Stated task: Report how many lines in the records below contain the word "nearest". Give only the number.

Information provided:
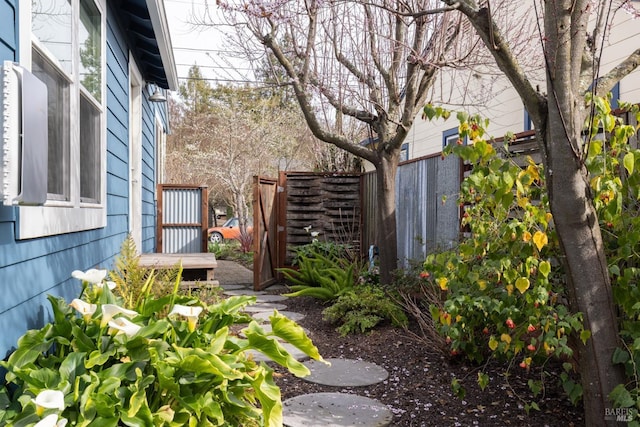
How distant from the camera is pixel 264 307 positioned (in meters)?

--

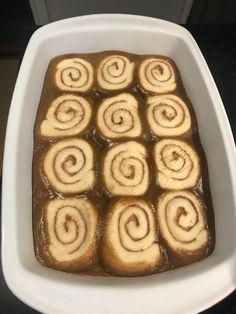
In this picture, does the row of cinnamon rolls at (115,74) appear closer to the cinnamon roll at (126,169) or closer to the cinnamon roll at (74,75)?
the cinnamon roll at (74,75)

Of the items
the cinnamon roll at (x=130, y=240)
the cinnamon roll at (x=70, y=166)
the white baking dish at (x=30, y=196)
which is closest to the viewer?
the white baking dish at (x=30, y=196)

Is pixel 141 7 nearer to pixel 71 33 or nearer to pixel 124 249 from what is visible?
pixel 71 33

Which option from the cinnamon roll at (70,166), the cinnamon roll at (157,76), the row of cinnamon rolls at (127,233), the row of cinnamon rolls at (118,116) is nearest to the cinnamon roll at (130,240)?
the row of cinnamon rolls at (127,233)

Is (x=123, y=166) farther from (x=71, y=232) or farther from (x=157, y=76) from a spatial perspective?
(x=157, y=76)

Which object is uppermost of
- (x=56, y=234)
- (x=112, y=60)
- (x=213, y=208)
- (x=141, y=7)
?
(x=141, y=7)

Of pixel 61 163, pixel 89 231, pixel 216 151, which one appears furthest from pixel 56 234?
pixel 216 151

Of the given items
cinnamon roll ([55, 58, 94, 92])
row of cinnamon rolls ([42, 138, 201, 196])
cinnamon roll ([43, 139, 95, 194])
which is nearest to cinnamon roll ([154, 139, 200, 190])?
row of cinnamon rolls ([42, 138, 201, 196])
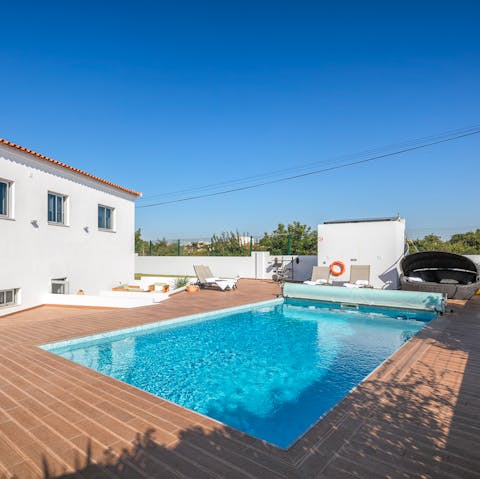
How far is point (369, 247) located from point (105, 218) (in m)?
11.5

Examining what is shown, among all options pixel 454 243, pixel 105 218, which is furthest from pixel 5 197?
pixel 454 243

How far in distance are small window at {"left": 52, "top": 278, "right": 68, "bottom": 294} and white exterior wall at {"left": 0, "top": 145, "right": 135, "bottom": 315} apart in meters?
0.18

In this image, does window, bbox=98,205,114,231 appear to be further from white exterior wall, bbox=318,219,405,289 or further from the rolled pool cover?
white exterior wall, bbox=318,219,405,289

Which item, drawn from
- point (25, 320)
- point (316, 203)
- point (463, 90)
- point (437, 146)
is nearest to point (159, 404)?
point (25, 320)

...

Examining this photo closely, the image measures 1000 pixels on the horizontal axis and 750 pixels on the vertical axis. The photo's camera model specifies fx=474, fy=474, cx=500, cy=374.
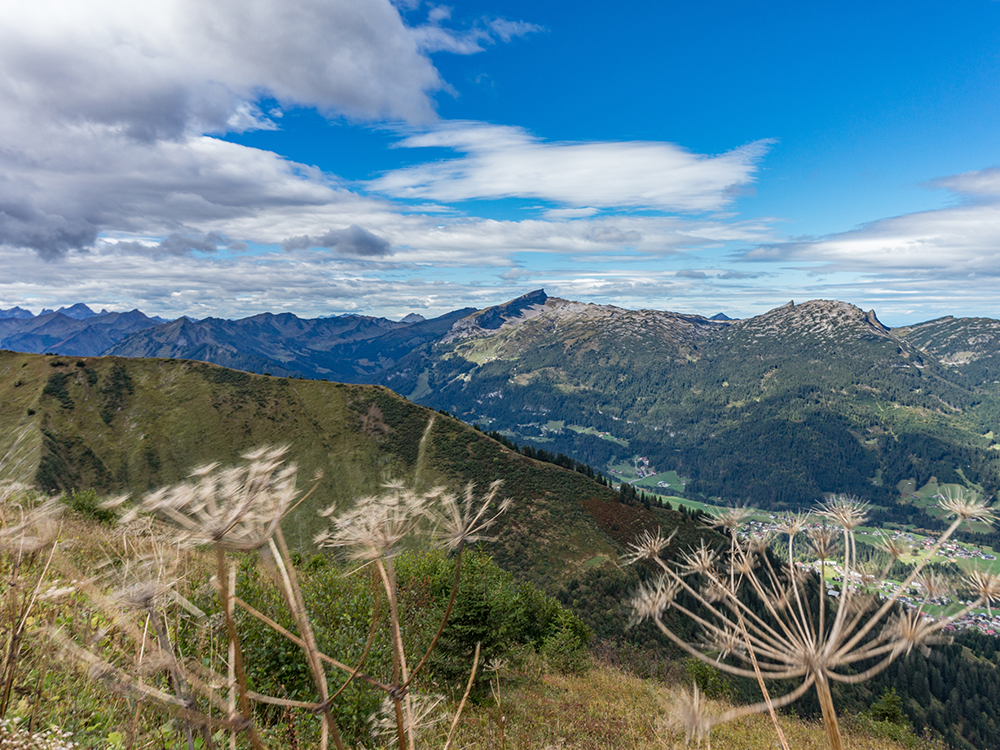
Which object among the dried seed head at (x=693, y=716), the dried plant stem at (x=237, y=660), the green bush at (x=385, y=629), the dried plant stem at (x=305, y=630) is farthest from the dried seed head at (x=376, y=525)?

Written reply: 3